Excerpted passage:

▼▼▼

Have you ever thought about how many stories, songs and themes revolve around the concept of home, and finding your way home?

The theme of “The Wizard of Oz” is summed up by Dorothy when she said, “there’s no place like home.” In “The Grapes of Wrath,” the family took to their car (their only home during the Great Depression) to seek a new home in California. The movie “Beautiful Girls” sees Timothy Hutton going home for his high school reunion. In my favorite television show, “The Killing,” the main character realizes that home was not a place; but was the feeling she had with the person who knew her best.

It’s nearly impossible to count the number of songs that speak to this theme. There’s “Homeward Bound” (Simon and Garfunkel), “Two of Us” (The Beatles), “You’re My Home” (Billy Joel), and “My Way Back Home” (Dawes), just to name a few. And let’s not forget the famous adages: “Home is where the heart is,” or “home is a state of mind.”

All these references and themes make me wonder if we have all — at some point or another — tried to figure out where we belong, and where home actually exists.

▲▲▲

Given material:
▼▼▼

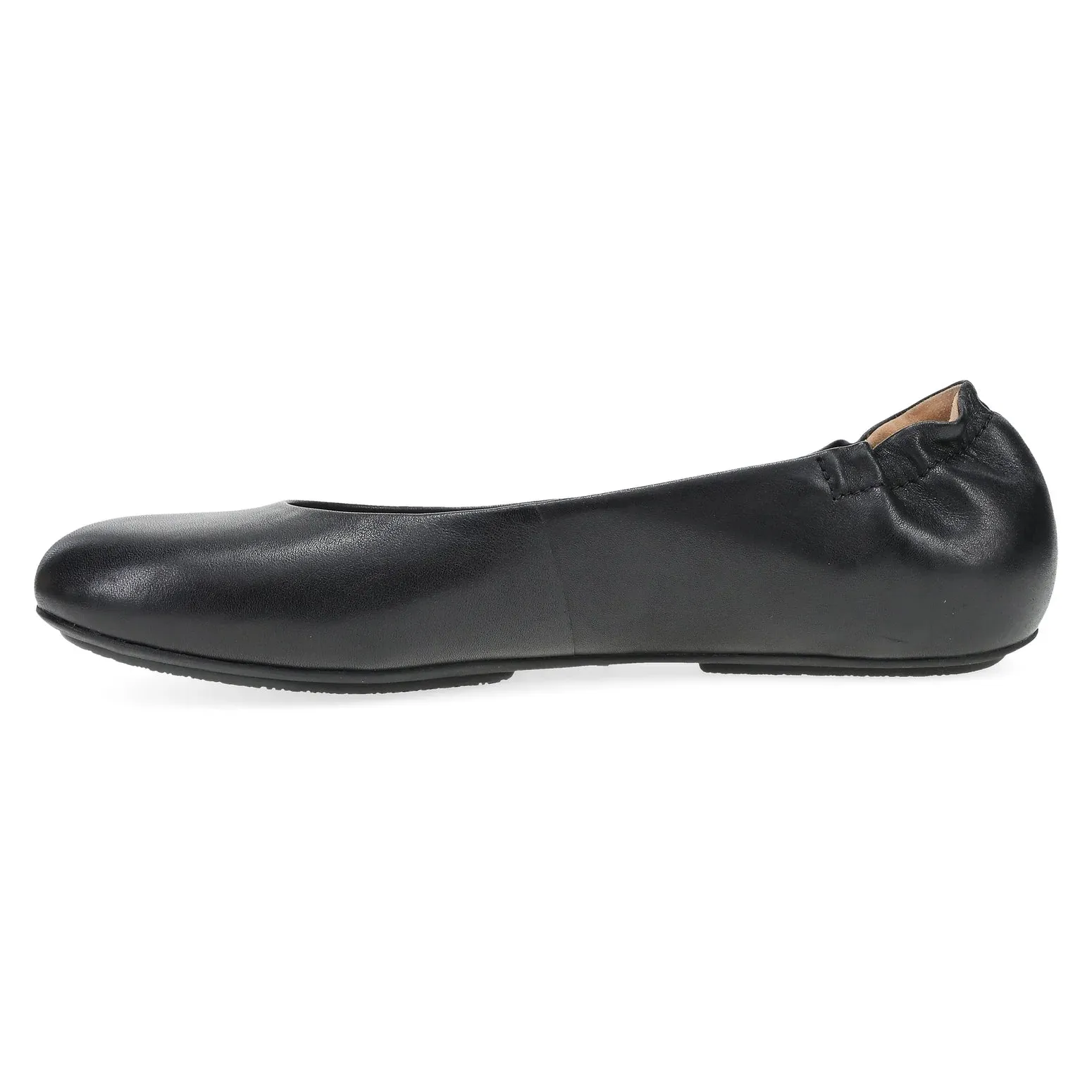 DANSKO WOMENS MOLLIE - BLACK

▲▲▲

Your assignment: Carry on the essay on home as a recurring theme in stories and songs, beginning after its final sentence. The data above bear no relation to the essay on home as a recurring theme.

Final answer:
I’ve thought a lot about the concept of home and that journey toward it over the last year. For nearly all my life, San Diego was home. It was the place I grew up, where my family lives, and where I made a life for myself. And then I left it all behind when we moved to Indiana to — literally — make a life and home in a new city, state and house.

One of the most extraordinary experiences I’ve had in my life was driving four days across country, away from San Diego and toward Terre Haute. There was something incredibly freeing about knowing that all I had was the open road ahead and what was in the car with me. Even if I wanted to turn back, there was not a home to go back to (in the general sense). Our belongings were gone and the people and pets that mattered most to me were not there anymore. I don’t remember ever feeling that unconfined in my entire life — there was no going backwards; only forward, to a new idea of home.

We’ve been in Indiana going on nine months, and I’ve come to find that my core feels home. Not necessarily because of the physical structure I live in (but that helps too). It’s because my state-of-mind is here. I belong in this place — both physical and mental — with everything that symbolizes home to me.

But what has also solidified for me the idea that I’m home is how much has changed in the life I left behind. The home we lived in for 11 years does not have any resemblance of us. It’s occupied by someone else. Friends that I was close to in San Diego have also left to start life elsewhere. Restaurants we frequented every week have closed their doors. The elementary school we attended for three years has lost teachers and community members.

These observations are not meant to be depressing. They’re just symbolic of change and how life moves on, even if you’re not there. They’ve helped me realize that for me, home is not where I’m from; it’s where I am.

So what is home to me?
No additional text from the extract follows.